Step 2: Establish Credibility and Reliability Early

Building credibility is more than being competent, building credibility also takes consistency. 

Some helpful ways to establish yourself as a credible employee:

  • Meet deadlines and follow through on small commitments
  • Ask clarifying questions early to avoid rework later
  • Take accountability and own any mistakes and show how you’ll prevent them next time

Also, being proactive and updating your boss ahead of them asking for anything will reduce the urge for micromanagement. Furthermore, and over time, these habits signal that you are a dependable person and don’t need to be checked on constantly. 

Step 3: Demonstrate You Can Work Autonomously 

Autonomy doesn’t mean you don’t need or want oversight, rather, it helps your manager free up some of their time when they are clear that you can handle the tasks and priorities at hand. 

When aiming for more autonomy, you could say something like: “I’ve handled similar reports before, would you be comfortable if I work on this one from start to finish? I’ll reach out ahead of the deadline with any questions or issues I’m unsure of.” 

If you’ve already been working to build your relationship with your manager, making a request like this will help to gradually widen the scope of the work you do, while not moving too far too fast. 

Step 4: Managing Micromanagement

Always assume good intent if you are being micromanaged. Many times a manager is curious about how things are going and they are hoping for high-quality output, not trying to control what you do and how you do it. 

Taking care to use language that works to build trust rather than responding defensively when you feel you are being micromanged is helpful. For example, if you have a weekly report due, and your manager is checking in for information more frequently, you could simply ask: Would it be helpful if I shared updates twice a week instead of on Fridays so you can see how things are going? It’s possible your manager is being asked for information from their own manager, and tweaking the process for your weekly report to a twice weekly reporting structure would make a big difference. 

It’s easy to get defensive when you feel like someone is looking over your shoulder and micromanaging you. Try to focus on results and accountability, rather than someone’s personal preference. It’s also helpful to take a pause when you notice yourself getting tense or frustrated about micromanagement and really evaluate what led to the feeling. Recognizing what triggers your frustration will help you manage it as you continue to grow in your career. 

Step 5: Keep Communication Transparent and Upward 

Proactive and ongoing communication is a key measure of success in any job, especially when trying to manage up. It isn’t something that you do once and move on. This is something that you want to continually be practicing throughout your career. As has been mentioned, regular check-ins are an important part of this. Make sure these are scheduled regularly so you have an opportunity to clarify expectations, share wins, and identify challenges on an ongoing basis. 
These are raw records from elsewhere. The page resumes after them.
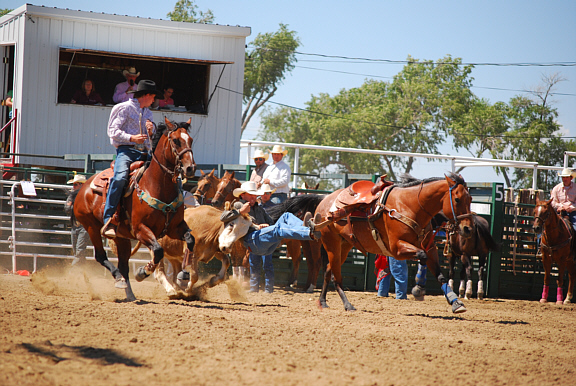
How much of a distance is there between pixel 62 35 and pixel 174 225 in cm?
968

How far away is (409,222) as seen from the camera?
7.59 m

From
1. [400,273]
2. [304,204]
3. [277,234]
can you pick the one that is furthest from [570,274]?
[277,234]

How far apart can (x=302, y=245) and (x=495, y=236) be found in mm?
4185

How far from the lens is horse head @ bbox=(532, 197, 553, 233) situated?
11.9 m

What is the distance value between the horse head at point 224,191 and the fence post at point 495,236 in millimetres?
5524

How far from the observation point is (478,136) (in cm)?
4050

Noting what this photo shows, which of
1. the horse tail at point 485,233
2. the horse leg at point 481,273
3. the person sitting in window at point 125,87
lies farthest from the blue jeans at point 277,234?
the person sitting in window at point 125,87

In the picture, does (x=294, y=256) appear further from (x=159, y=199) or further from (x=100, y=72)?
(x=100, y=72)

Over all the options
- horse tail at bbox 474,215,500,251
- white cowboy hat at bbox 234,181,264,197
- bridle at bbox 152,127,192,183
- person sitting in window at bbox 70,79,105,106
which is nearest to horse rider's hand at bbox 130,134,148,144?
bridle at bbox 152,127,192,183

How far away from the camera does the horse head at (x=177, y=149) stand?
22.4 ft

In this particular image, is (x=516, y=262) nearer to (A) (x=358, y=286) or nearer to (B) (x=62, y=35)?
(A) (x=358, y=286)

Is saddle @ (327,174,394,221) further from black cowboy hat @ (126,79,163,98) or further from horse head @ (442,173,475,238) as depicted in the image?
black cowboy hat @ (126,79,163,98)

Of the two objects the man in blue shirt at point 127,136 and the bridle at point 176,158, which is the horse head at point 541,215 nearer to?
the bridle at point 176,158

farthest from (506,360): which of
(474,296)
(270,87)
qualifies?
(270,87)
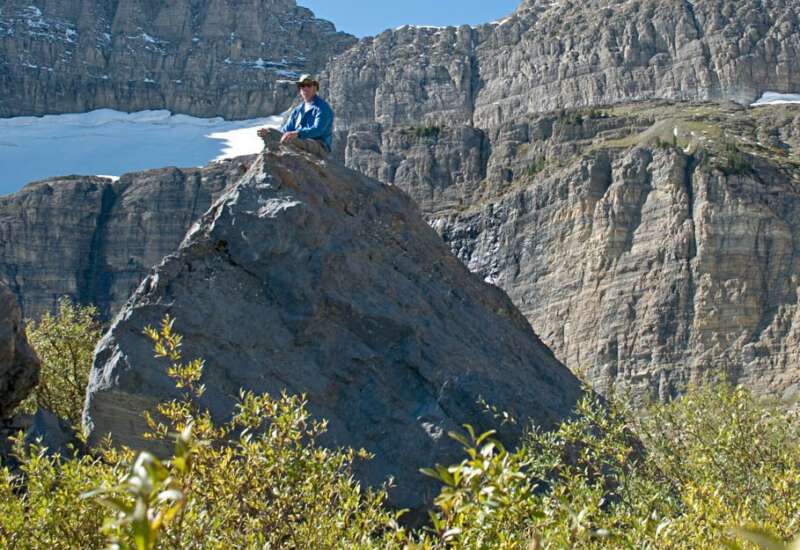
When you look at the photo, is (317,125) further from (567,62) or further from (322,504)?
(567,62)

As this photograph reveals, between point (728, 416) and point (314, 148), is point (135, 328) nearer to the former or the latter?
point (314, 148)

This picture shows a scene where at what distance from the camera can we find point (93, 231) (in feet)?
317

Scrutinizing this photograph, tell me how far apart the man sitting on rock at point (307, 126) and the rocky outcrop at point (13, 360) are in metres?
3.60

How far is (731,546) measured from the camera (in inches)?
110

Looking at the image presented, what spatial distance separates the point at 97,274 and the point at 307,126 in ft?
282

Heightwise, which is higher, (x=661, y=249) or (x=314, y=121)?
(x=314, y=121)

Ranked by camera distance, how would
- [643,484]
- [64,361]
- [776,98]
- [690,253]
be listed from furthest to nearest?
[776,98], [690,253], [64,361], [643,484]

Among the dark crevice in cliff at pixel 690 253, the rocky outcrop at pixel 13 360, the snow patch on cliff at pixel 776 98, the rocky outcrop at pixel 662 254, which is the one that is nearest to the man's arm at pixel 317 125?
the rocky outcrop at pixel 13 360

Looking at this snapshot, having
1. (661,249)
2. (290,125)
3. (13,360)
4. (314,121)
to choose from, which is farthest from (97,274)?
(13,360)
These check-ins also help you both align on goals, and allow you to use the time to demonstrate your strategic thinking beyond your role. The more you are able to show your manager you see the big picture, the more your manager will trust your judgement. 

Managing up early on in your career means understanding your boss, working to earn trust, and communicating proactively and strategically. Mastering this skill early will help accelerate your career growth, too. It’s how interns become full-time hires and entry-level employees become leaders. When you learn to do this, you really set yourself apart as someone who is ready for growth!